→ TEXT SECTION
◆ ◆ ◆ ◆

Volvo passenger safety research looks inside cars for trouble

Your suitcase may be heavy and hard to handle, but have you ever considered it a threat to your life?

 

While Volvo Car Corporation research suggests that only 1.1 of every 1,000 accident victims reports that they have been injured by something already inside their car, that hasn’t stopped the Swedish company from exploring ways of making the inside of Volvo cars even safer for occupants.

 

Unsecured cargo – luggage, sports gear, tools, groceries, or even pets – can be lethal under the sudden deceleration of a collision. Something that normally weighs 13.6 kg (30 lbs.) becomes a dangerous weapon weighing 590 kg (1,300 lbs.) in an abrupt stop from 96 km/h (60 mph). That means cars not only have to be engineered to protect passengers in external impacts, they should help protect them from impacts inside the car.

◆ ◆ ◆ ◆

→ PARTS OF THE EXERCISE
a) Check each statement against the Volvo safety passage and mark it yes or no, quoting the words of the passage that decide it. (i) Volvo research finds that 1.1 of every 1,000 accident victims report being hurt by something already inside their car. (ii) Volvo is described as a German company. (iii) An object weighing 13.6 kg acts like one weighing 590 kg in an abrupt stop from 96 km/h.
b) Which items does the Volvo safety passage give as kinds of unsecured cargo?
c) Pick up the Volvo safety passage after its last sentence and continue it.

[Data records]
◆ ◆ ◆ ◆

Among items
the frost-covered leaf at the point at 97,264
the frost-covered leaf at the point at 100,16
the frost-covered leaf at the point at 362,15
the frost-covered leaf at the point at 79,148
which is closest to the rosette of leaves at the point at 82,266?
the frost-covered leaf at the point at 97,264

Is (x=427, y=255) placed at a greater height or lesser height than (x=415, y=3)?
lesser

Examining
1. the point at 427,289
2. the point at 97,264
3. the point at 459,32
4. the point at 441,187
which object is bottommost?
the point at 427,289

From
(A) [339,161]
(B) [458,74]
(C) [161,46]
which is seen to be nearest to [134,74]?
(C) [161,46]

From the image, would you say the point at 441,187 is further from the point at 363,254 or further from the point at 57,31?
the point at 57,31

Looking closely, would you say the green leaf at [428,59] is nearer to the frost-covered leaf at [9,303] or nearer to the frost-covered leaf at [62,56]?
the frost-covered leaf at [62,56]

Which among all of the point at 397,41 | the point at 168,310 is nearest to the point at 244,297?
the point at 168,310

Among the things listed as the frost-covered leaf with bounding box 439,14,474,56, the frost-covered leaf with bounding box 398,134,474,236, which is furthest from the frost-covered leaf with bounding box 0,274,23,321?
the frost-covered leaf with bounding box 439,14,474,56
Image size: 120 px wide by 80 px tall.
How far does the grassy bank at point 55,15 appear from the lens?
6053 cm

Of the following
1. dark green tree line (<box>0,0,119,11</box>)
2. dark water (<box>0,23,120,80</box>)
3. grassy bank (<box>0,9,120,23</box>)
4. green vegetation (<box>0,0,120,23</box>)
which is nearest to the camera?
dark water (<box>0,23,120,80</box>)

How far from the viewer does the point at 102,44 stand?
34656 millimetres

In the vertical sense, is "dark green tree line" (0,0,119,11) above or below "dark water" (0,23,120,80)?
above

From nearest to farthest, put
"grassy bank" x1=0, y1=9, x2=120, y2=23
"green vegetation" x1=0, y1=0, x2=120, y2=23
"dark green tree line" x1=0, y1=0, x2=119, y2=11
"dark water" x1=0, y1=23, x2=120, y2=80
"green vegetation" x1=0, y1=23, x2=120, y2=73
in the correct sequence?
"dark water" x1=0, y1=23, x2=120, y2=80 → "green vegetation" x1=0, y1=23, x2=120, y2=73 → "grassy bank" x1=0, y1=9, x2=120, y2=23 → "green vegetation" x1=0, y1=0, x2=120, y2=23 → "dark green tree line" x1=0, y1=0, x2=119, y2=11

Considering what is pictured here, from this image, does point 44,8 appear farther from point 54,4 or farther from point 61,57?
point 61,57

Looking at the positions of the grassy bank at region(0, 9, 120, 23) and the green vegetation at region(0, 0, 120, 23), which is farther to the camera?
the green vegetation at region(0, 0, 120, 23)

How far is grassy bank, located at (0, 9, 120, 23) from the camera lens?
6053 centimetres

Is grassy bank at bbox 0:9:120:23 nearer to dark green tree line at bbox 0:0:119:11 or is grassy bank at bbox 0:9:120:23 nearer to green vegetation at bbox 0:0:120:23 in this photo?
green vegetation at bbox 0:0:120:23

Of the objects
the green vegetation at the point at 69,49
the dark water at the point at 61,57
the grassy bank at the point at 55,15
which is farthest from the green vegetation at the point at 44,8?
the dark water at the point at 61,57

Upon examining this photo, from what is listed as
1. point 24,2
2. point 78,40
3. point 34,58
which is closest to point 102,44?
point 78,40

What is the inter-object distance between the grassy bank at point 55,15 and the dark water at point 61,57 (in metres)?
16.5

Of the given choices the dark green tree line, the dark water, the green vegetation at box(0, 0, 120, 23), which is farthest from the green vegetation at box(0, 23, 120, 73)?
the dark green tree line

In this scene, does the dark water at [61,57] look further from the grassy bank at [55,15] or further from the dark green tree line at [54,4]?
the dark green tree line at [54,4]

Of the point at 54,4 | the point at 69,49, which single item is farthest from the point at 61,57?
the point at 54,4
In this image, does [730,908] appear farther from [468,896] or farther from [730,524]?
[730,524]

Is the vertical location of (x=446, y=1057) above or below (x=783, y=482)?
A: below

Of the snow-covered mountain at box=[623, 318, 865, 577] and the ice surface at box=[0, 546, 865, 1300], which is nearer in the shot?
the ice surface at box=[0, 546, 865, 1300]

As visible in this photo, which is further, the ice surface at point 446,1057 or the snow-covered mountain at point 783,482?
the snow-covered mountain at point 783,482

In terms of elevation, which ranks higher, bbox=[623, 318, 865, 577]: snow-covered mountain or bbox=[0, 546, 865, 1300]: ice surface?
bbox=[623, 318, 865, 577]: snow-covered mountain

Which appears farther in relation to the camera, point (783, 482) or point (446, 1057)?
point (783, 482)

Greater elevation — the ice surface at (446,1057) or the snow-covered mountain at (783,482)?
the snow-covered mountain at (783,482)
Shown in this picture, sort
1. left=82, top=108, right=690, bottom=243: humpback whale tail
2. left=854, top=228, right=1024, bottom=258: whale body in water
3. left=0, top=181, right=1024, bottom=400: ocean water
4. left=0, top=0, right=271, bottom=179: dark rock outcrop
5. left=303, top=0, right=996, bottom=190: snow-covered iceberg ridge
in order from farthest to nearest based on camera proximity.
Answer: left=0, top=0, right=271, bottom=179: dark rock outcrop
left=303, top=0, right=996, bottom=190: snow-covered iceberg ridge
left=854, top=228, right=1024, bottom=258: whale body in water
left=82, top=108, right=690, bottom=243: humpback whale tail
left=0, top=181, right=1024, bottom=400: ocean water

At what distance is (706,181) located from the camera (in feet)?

◆ ◆ ◆ ◆

→ EXPECTED RESPONSES
a)
(i) Yes: "only 1.1 of every 1,000 accident victims reports that they have been injured by something already inside their car"
(ii) No: "the Swedish company"
(iii) Yes: "Something that normally weighs 13.6 kg (30 lbs.) becomes a dangerous weapon weighing 590 kg (1,300 lbs.) in an abrupt stop from 96 km/h (60 mph)"

b) Luggage, sports gear, tools, groceries, or even pets.

c)
The European standard known as ECE R17-07 provides the minimum performance criteria for things like seats, seat anchors, head restraints and luggage nets. Volvo Cars engineers go further, engineering an extra margin of safety into interior components and then testing their developments in the sophisticated Volvo Cars Safety Centre to help ensure that components not only meet the letter of the law but also take into consideration the conditions and circumstances that occur in “real world” collisions. Tests examine front and rear seats (fully upright, folded and partly folded), with and without passengers and, of course, their luggage.

 

Although the rear seats of wagons seem the most likely areas of impact, the front passenger seats and the rear seats in sedans are also subject to impacts in a crash. Marianne Särnå of the Safety Centre urges drivers to secure heavy items with cargo nets or other approved restraints. “The forces at play here are very serious,” she says. “It’s important to keep loose things from becoming missiles in the car.”

 

Särnå worries that people who store hard items on the hat shelf under the rear windows of their cars are inviting an unpleasant meeting with their possessions. “A tissue box may look innocent but imagine how it feels when it hits you going 50 km/h?” she says.

 

The Volvo safety engineers are also working hard to protect passengers from another interior impact – the impact of a passenger against the inside of the car.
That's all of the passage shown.